** Begin Records to use **

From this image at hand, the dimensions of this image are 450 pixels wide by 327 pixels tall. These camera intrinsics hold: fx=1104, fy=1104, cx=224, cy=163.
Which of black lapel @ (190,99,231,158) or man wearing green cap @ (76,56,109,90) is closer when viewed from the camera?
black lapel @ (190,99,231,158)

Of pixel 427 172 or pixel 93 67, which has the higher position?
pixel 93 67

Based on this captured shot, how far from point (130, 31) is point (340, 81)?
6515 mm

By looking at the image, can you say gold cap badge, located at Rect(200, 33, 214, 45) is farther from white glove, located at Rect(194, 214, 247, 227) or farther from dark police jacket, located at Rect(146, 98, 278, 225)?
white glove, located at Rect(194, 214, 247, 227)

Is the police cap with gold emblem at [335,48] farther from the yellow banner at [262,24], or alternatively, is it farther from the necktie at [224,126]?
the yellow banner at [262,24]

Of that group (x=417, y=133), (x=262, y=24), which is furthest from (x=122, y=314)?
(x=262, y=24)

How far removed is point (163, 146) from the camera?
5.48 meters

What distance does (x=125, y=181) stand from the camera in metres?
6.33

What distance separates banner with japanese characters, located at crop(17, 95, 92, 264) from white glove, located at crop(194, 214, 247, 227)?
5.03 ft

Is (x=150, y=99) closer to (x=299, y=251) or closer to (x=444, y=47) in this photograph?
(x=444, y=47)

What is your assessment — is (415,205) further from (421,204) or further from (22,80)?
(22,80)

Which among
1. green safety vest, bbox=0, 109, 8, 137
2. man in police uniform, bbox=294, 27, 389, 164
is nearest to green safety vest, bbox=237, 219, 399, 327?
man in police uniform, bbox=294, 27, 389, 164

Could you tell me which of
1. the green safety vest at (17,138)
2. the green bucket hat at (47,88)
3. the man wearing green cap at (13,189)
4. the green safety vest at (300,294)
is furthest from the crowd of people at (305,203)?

** End Records to use **

> [Problem to solve]
Reproduce all of the data above word for word, keeping every line unchanged.

> [Result of this task]
From this image at hand, the dimensions of this image are 450 pixels wide by 327 pixels tall. These camera intrinsics hold: fx=1104, fy=1104, cx=224, cy=163.
Which of black lapel @ (190,99,231,158) or man wearing green cap @ (76,56,109,90) is closer when viewed from the camera?
black lapel @ (190,99,231,158)

Of pixel 427 172 or pixel 93 67, which has the higher position?
pixel 93 67

Based on this captured shot, how far from point (130, 31) is point (340, 81)?
6515 mm

By looking at the image, can you say gold cap badge, located at Rect(200, 33, 214, 45) is farther from white glove, located at Rect(194, 214, 247, 227) or farther from dark police jacket, located at Rect(146, 98, 278, 225)?
white glove, located at Rect(194, 214, 247, 227)

Is the police cap with gold emblem at [335,48] farther from the yellow banner at [262,24], or alternatively, is it farther from the necktie at [224,126]?
the yellow banner at [262,24]

Of that group (x=417, y=133), (x=262, y=24), which is furthest from (x=122, y=314)?
(x=262, y=24)

How far removed is point (163, 146) from the camera?
5.48 meters

What distance does (x=125, y=181) stand from the camera in metres?
6.33

What distance separates banner with japanese characters, located at crop(17, 95, 92, 264) from white glove, located at crop(194, 214, 247, 227)?
5.03 ft

Is (x=150, y=99) closer to (x=299, y=251) or closer to (x=444, y=47) in this photograph?
(x=444, y=47)

What is your assessment — is (415,205) further from (421,204) or further from (22,80)?
(22,80)

Which among
1. green safety vest, bbox=0, 109, 8, 137
2. man in police uniform, bbox=294, 27, 389, 164
is nearest to green safety vest, bbox=237, 219, 399, 327?
man in police uniform, bbox=294, 27, 389, 164

Could you tell me which of
1. the green safety vest at (17,138)
2. the green bucket hat at (47,88)
3. the man wearing green cap at (13,189)
4. the green safety vest at (300,294)
is furthest from the crowd of people at (305,203)?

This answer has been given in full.